Mise en place is a French phrase which means “putting in place”, as in setting up. It is used in professional kitchens to refer to organizing and arranging the ingredients and components that a cook will require for the menu items that are expected to be prepared. The practice is also effective in home kitchens and is a mantra that I preach at the beginning of every class I teach.
Take time to first read through any recipe to familiarize yourself with ingredients, techniques and equipment.
Then, take stock of your ingredients to make certain that you have all the necessary components to complete the recipe. Gather those ingredients near your work area so they are close at hand, or better yet, take a few moments to measure ingredients so everything is ready to be used in the correct sequence. You’ve seen the line up of small prep bowls that every teaching chef uses for classes. Being able to reach for every item is a true time saver. Conversely, there is nothing more counterproductive than having to stop your prep or cooking to search the pantry or refrigerator for a missing item…or worse yet… having to stop everything to get into the car for an emergency trip to the market!
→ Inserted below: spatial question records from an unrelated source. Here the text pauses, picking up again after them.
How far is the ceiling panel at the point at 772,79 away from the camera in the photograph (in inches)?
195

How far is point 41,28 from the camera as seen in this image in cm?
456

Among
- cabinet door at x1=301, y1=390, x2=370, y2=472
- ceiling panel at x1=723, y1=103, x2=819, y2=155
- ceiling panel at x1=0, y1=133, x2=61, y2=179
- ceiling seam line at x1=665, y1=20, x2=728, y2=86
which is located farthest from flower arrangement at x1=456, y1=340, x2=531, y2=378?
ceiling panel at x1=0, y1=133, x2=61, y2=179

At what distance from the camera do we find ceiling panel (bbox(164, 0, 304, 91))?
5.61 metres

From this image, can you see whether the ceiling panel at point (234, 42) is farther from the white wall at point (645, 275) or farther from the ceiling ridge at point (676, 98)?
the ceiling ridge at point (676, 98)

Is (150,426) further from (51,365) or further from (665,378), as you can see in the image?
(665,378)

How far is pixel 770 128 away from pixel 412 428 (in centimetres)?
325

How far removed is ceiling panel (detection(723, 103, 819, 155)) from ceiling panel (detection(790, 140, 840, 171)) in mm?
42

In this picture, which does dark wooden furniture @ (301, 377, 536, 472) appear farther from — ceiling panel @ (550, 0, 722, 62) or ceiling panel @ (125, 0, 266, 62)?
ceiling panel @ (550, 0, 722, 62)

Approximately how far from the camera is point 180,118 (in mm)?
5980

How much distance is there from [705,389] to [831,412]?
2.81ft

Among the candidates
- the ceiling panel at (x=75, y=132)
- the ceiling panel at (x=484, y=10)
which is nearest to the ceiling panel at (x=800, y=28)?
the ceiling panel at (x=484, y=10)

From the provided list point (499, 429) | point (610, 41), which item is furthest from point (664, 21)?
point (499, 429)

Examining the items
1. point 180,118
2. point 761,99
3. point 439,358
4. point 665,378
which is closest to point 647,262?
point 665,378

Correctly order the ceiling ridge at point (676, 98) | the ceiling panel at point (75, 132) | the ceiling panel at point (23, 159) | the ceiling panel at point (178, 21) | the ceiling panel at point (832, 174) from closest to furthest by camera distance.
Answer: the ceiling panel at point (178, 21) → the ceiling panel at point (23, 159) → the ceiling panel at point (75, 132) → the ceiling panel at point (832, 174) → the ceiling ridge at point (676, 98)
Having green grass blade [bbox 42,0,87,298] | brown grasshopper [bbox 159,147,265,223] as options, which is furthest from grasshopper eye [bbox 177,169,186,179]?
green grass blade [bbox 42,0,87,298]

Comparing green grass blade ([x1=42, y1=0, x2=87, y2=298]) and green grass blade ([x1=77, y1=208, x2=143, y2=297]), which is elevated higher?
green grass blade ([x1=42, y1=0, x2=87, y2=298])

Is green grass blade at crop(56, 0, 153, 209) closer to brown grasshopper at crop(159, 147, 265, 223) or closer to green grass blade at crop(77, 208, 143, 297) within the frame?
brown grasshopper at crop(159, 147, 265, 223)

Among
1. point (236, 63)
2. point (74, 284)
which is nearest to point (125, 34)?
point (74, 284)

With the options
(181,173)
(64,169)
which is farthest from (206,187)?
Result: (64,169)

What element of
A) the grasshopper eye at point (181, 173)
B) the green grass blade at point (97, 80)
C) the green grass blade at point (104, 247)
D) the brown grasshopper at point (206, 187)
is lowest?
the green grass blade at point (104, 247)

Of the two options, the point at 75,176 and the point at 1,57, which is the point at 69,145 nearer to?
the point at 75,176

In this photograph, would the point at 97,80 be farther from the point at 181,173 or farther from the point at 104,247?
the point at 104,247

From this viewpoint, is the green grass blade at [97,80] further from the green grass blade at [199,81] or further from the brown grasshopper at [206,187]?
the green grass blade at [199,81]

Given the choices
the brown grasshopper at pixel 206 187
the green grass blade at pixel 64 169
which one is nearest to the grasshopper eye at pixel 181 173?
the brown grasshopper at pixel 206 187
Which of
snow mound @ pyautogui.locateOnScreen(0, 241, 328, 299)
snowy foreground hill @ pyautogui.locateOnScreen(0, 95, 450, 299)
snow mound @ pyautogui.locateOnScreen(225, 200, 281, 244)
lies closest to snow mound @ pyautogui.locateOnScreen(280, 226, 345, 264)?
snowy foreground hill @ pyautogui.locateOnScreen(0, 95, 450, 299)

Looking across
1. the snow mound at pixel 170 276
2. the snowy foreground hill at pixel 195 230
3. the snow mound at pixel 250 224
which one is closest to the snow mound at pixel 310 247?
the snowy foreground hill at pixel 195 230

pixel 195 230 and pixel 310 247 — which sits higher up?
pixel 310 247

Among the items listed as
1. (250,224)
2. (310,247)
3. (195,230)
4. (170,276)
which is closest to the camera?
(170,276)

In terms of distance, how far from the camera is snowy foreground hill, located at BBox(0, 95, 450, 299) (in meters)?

Putting everything in place is going to make prep and cooking fun and efficient. Make it a habit!
CHILLED CREAM OF CUCUMBER SOUP WITH DILL
4 tablespoons unsalted butter
2 large yellow onions, peeled, trimmed and sliced
4 cucumbers, peeled, trimmed, seed removed, sliced
2 bay leaves
freshly ground black pepper
6 cups chicken broth
1 cup heavy cream
freshly squeezed juice of 2 lemons
4 tablespoons finely chopped fresh dill
fresh dill sprigs for garnish
In a large soup pot melt the butter over medium heat. Add the onions, cucumbers and bay leaves. Stir to coat the vegetables with the butter and sauté for 5 minutes. Season with salt and freshly ground black pepper.
Lower the heat, cover the pot and cook the vegetables until they are very tender, about 30 minutes.
Add the chicken broth. Raise the heat to medium-high and bring the mixture to a boil. Lower the heat, cover and simmer the soup for 30 minutes.
Remove and discard the bay leaves.
Working in batches, puree the soup in the jar of a blender until very smooth. Transfer each batch to a large bowl.
Stir in the cream and lemon juice. Season to taste with salt and freshly ground black pepper.
Allow the soup to cool to room temperature, then stir in the dill. Cover and chill the soup until very cold, at least 4 hours and up to overnight.
Ladle into bowls and garnish with the fresh dill sprigs.